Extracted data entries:
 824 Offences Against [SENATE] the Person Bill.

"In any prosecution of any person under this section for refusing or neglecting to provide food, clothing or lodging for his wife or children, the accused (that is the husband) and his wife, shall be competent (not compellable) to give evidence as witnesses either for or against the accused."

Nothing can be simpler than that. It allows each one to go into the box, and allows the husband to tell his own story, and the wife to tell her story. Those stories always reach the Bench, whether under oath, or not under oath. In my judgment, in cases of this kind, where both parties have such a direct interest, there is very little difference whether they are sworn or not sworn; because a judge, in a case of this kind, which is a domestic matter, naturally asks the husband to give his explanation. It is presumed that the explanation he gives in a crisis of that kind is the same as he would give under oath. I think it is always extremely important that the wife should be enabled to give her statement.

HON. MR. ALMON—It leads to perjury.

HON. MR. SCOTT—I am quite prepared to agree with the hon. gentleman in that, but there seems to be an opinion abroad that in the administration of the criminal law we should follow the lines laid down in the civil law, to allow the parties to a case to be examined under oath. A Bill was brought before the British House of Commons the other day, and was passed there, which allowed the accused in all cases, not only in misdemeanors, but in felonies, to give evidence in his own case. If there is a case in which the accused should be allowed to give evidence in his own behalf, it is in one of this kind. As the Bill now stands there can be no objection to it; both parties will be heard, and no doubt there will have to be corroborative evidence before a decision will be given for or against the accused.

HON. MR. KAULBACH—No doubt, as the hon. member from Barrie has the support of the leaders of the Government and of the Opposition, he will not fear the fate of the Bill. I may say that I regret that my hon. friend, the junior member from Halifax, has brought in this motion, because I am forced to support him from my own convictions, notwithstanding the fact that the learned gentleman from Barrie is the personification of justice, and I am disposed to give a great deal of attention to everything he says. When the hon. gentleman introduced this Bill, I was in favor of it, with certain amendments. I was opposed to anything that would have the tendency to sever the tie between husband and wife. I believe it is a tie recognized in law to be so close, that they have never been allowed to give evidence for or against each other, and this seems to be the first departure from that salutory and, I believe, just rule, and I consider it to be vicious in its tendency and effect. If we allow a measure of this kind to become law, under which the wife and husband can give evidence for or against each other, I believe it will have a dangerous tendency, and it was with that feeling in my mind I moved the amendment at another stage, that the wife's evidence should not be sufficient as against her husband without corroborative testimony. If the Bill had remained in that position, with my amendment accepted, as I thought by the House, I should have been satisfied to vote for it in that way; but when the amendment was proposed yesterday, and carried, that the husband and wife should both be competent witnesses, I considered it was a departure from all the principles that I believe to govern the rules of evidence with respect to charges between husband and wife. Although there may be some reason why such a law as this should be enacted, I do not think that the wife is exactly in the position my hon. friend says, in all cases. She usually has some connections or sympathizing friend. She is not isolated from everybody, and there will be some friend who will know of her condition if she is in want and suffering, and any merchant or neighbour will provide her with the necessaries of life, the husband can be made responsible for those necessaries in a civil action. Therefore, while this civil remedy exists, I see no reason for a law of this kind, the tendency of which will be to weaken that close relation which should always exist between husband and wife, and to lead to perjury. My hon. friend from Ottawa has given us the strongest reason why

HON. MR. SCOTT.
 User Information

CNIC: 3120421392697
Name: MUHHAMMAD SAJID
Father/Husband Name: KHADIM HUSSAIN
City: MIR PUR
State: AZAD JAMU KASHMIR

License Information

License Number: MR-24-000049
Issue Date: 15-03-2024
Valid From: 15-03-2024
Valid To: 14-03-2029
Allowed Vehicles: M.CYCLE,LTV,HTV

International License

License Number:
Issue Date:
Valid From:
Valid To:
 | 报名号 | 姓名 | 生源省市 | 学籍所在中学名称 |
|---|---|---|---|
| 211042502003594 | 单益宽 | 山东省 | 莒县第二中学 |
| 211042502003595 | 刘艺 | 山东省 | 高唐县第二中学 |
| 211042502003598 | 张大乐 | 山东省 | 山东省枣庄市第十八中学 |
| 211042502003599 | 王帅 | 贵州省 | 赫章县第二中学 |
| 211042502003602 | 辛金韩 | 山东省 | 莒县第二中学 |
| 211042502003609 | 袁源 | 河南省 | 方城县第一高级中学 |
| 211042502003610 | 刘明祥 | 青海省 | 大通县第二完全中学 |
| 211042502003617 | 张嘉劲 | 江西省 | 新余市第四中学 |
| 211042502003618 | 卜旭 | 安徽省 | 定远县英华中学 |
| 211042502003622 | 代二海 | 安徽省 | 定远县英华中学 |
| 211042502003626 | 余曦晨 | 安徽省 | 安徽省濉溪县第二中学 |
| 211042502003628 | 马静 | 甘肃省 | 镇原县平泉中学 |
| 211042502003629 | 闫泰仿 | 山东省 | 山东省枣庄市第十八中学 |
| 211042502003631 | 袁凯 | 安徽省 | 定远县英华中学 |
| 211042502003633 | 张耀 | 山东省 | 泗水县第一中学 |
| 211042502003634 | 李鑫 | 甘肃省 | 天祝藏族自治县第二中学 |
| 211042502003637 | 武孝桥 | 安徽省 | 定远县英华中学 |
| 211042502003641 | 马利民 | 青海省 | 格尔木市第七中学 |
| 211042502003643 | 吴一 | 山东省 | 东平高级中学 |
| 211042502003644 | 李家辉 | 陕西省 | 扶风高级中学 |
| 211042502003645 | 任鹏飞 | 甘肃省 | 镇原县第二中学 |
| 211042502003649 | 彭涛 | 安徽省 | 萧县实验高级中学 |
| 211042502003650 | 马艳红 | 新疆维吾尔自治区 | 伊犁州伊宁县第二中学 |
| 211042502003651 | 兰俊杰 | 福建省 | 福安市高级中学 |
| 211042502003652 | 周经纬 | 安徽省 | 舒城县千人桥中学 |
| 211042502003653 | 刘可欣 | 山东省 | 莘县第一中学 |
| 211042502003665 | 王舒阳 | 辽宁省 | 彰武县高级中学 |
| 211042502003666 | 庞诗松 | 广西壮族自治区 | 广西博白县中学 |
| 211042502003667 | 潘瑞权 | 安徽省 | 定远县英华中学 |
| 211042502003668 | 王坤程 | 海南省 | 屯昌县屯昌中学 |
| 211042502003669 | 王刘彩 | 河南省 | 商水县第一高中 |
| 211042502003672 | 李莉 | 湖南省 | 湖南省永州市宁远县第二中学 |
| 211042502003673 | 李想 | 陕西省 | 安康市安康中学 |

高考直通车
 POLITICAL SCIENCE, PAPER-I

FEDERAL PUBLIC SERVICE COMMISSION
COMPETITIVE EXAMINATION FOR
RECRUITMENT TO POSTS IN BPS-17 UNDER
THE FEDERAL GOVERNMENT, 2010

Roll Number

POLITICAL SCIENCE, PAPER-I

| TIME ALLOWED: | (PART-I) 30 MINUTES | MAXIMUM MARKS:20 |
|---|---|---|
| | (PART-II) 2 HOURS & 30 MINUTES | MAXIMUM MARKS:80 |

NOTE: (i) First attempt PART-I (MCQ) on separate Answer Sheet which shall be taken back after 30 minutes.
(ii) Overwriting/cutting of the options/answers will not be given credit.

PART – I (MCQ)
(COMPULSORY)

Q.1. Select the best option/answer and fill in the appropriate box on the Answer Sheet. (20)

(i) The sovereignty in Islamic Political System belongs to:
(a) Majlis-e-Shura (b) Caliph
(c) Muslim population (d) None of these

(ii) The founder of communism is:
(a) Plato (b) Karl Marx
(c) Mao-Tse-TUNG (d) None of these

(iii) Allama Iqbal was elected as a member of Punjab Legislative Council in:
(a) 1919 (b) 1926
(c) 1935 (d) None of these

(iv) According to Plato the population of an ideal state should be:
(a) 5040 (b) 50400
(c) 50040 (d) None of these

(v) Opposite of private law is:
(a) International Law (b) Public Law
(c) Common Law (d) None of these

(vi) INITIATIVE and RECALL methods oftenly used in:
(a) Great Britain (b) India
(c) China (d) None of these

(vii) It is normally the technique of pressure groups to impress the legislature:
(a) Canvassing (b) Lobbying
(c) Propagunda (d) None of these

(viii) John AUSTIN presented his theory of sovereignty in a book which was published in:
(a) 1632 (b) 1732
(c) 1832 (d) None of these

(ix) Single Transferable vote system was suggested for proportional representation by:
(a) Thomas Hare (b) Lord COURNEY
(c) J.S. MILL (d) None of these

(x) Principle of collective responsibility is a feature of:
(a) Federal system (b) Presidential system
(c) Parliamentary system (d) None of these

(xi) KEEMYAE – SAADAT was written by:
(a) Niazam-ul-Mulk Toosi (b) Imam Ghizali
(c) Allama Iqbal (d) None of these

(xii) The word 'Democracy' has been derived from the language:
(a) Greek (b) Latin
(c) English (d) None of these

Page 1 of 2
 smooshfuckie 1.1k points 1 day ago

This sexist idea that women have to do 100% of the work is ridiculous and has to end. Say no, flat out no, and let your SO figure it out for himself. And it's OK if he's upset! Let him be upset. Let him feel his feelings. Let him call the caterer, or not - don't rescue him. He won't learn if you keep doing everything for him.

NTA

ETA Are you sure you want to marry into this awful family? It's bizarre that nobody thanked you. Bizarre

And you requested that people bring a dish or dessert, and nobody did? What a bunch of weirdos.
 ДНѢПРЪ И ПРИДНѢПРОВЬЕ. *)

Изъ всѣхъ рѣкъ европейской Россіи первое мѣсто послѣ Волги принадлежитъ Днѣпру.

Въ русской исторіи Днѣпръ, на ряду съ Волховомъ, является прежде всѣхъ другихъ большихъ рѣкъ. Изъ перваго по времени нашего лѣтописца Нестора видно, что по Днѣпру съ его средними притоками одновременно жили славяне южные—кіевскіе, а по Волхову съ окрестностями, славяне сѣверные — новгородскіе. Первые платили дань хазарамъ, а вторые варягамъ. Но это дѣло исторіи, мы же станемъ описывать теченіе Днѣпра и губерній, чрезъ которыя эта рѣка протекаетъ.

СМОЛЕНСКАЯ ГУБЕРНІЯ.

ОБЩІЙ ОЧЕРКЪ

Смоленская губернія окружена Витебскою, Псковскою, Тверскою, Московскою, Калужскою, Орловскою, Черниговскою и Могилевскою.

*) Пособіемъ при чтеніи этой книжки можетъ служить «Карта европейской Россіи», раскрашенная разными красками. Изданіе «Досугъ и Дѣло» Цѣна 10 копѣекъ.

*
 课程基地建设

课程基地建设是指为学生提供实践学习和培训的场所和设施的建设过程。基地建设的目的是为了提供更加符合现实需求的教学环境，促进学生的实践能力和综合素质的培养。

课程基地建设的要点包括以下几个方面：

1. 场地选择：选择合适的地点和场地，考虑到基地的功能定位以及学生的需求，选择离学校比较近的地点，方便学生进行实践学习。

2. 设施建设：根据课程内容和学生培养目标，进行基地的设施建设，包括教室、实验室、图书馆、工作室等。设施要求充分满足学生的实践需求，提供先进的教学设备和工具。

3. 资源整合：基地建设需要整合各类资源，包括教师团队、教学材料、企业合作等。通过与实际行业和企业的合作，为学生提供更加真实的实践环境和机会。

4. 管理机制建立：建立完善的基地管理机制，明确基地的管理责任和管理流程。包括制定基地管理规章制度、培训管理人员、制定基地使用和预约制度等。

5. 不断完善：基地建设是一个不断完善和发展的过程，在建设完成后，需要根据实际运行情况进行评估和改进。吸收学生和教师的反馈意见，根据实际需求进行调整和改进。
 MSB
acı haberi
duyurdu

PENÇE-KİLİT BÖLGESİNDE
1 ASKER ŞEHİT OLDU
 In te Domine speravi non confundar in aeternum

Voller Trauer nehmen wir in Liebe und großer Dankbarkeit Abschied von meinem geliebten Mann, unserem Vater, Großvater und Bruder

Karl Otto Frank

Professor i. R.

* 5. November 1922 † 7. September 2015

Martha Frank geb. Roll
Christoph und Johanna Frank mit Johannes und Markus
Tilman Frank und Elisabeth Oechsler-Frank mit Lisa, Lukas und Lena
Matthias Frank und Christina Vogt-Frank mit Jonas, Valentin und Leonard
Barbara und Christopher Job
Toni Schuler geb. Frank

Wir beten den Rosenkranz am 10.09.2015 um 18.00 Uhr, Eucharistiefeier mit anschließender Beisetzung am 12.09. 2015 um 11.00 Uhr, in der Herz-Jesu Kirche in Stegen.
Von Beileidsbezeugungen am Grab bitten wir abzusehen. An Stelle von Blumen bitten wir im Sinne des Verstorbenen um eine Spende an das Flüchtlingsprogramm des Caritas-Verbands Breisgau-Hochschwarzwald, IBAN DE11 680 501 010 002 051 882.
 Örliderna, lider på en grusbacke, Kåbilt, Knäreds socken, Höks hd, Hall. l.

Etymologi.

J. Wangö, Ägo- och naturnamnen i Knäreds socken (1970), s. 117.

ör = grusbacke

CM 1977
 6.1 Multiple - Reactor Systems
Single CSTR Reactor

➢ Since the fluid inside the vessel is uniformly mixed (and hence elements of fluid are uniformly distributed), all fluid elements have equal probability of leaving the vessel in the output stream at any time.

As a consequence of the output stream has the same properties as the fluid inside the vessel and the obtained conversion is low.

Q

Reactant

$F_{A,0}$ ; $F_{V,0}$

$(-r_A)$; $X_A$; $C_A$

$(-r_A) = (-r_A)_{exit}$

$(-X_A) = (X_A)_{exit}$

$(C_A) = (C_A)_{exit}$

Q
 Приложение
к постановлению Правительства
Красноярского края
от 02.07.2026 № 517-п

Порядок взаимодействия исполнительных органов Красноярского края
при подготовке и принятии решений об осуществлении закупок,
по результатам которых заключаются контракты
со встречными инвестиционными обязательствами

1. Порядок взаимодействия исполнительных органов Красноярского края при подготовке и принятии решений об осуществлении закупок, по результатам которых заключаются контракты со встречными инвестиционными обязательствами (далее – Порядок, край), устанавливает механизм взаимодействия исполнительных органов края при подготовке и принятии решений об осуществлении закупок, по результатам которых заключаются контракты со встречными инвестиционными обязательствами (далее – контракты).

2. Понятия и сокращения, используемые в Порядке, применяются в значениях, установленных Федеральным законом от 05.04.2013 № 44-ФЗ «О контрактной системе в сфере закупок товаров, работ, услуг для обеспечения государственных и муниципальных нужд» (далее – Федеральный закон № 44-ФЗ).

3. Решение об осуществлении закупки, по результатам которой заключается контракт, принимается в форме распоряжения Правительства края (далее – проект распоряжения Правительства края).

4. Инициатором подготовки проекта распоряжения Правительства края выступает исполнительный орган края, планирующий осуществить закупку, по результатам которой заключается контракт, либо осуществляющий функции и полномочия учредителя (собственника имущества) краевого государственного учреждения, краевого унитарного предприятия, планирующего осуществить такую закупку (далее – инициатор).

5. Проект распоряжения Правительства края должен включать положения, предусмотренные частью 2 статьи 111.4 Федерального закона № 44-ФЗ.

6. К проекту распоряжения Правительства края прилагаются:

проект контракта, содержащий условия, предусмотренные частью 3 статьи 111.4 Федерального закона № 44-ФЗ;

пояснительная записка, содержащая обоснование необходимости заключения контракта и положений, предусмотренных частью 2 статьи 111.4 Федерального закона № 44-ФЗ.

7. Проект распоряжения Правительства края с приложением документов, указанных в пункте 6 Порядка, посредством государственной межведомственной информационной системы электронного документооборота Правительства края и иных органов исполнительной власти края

ACTION ITEM -> Wherever the word "Valid" occurs in the data, copy that whole line.

FINISHED EXERCISE ->
Valid From: 15-03-2024
Valid To: 14-03-2029
Valid From:
Valid To:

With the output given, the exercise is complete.